< 2nd term

Multiple alignment and domains

Last update on the 4th of May, 2017

Here I study algorithms of multiple alignment and domain architectures. I worked with differing algorithms of multiple alignment in Jalview, observed several domains in Pfam database, made out and inserted JavaScript code for displaying domain organisations as in Pfam site.

List of downloads
File Link
Jalview project with all alignments of this task project.jvp

Comparing multiple alignment algorithms

project.jvp

To align homologous proteins I chose these HSP70[1] proteins with following Uniprot ACs: B5ZWQ2, A9A135, O24581, Q7V1H4, Q18GZ4, A0T0H7. I fetched sequences from Uniprot database and aligned them with T-Coffee and Mafft algorithms. T-Coffee uses progressive approach with library of pairwise alignments and takes into account known motifs and structural data[2], Mafft uses fast Fourier transform[3]. Then I put both alignments in one window and aligned them relatively to each other and mapped mismatches and gaps. The result is shown in the fig 1.

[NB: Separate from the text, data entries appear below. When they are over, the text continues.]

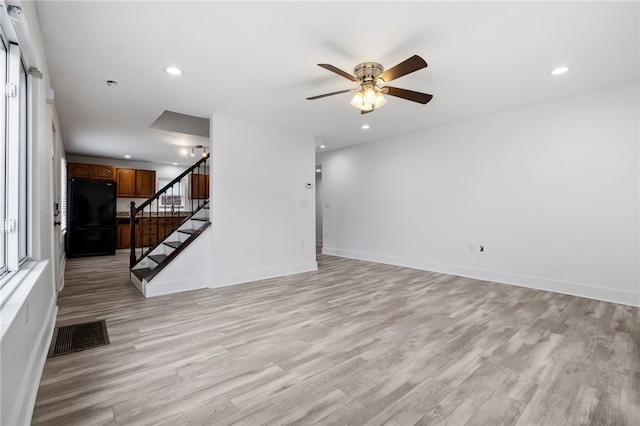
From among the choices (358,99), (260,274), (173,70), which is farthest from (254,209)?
(358,99)

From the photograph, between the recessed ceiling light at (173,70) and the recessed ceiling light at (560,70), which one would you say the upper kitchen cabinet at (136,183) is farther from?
the recessed ceiling light at (560,70)

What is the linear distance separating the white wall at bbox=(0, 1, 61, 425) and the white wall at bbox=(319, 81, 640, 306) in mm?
→ 5163

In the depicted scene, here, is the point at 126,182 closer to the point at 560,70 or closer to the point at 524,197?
the point at 524,197

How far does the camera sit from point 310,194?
18.2ft

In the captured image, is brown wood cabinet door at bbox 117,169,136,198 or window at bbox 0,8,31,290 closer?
window at bbox 0,8,31,290

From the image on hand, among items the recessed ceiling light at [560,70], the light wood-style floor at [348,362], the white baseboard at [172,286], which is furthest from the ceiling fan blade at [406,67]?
the white baseboard at [172,286]

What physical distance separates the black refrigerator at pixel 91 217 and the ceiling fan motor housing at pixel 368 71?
266 inches

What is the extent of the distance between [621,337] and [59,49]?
18.4 ft

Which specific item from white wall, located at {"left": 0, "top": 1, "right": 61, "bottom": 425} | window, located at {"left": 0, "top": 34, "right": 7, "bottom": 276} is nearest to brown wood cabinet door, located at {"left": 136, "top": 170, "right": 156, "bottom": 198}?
white wall, located at {"left": 0, "top": 1, "right": 61, "bottom": 425}

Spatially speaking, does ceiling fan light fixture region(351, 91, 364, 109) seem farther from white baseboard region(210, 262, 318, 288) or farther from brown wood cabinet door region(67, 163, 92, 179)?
brown wood cabinet door region(67, 163, 92, 179)

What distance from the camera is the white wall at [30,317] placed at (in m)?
1.32

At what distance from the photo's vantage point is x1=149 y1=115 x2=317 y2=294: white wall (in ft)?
14.2

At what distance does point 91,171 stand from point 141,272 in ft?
15.3

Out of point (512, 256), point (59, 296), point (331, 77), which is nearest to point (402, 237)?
Result: point (512, 256)
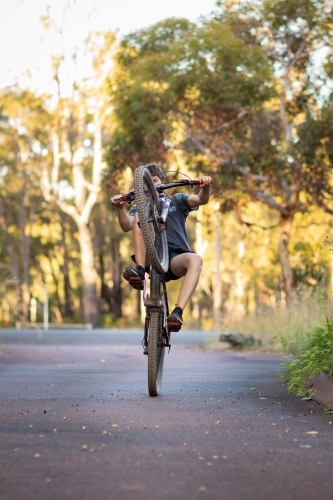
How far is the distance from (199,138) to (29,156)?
28.2 m

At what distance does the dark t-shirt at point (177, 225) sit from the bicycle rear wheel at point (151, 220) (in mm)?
316

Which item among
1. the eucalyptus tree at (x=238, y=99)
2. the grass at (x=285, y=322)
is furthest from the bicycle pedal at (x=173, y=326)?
the eucalyptus tree at (x=238, y=99)

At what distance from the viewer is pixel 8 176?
63.1m

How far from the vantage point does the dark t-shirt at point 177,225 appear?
10.1 m

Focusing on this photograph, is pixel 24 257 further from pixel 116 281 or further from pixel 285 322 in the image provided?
pixel 285 322

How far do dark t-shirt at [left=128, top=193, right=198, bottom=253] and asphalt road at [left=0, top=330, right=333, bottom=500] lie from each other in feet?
4.25

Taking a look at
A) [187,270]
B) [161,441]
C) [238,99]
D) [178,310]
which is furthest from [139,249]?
[238,99]

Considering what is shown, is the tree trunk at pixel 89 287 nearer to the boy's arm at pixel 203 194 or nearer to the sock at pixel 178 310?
the boy's arm at pixel 203 194


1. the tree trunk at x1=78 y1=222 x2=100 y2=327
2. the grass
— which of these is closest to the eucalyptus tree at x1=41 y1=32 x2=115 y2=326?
the tree trunk at x1=78 y1=222 x2=100 y2=327

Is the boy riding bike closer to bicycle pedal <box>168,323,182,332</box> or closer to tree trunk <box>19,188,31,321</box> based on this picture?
bicycle pedal <box>168,323,182,332</box>

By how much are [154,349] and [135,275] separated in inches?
25.1

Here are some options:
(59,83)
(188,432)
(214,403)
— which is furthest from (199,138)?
(188,432)

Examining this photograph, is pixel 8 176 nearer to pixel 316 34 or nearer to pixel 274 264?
pixel 274 264

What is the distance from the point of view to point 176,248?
10.0 m
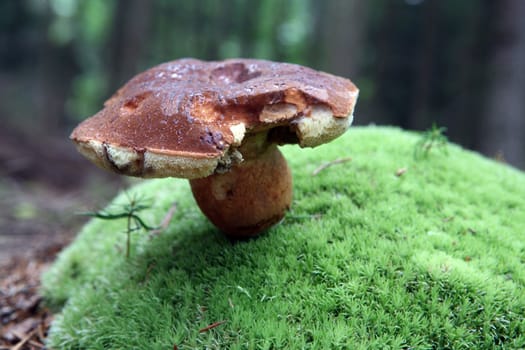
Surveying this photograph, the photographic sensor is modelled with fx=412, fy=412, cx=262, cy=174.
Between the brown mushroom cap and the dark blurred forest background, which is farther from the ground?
the brown mushroom cap

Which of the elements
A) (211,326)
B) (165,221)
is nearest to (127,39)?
(165,221)

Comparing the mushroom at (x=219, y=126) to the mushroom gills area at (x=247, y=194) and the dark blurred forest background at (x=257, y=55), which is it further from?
the dark blurred forest background at (x=257, y=55)

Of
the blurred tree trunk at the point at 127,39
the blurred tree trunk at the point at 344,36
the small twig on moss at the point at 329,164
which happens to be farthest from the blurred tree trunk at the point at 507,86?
the blurred tree trunk at the point at 127,39

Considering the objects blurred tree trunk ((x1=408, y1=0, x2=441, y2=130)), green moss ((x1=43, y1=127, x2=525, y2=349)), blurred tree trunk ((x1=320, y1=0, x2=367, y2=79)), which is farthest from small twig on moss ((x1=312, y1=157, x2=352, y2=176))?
blurred tree trunk ((x1=408, y1=0, x2=441, y2=130))

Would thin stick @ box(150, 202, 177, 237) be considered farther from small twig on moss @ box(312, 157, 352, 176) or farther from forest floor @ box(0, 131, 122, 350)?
small twig on moss @ box(312, 157, 352, 176)

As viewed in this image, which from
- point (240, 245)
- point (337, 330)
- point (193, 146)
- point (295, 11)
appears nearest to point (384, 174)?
point (240, 245)

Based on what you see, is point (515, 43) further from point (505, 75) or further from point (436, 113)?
point (436, 113)
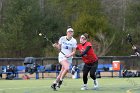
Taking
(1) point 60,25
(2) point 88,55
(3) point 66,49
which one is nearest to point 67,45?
(3) point 66,49

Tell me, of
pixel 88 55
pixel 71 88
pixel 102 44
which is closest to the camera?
pixel 88 55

Fig. 1. Multiple alignment of some HSP70 proteins. Upper — T-Coffee, lower — Mafft. Added gaps are labeled with G, mismatches in alignments — with X. Coloured ClustalX.

There are several mismatches. In alignment positions 81-82 in O24581 Asp is put by T-Coffee in column 81 with Asp and Lys, by Mafft in column 82 with Asp, Glu, Asn and Lys. Then, there ambiguity in columns 226-227 and 229-230: residues are varying on their properties, Mafft put them into more congregated block. Significant differences are observed at the end of alignments: T-Coffee avoid end indels and Mafft do not.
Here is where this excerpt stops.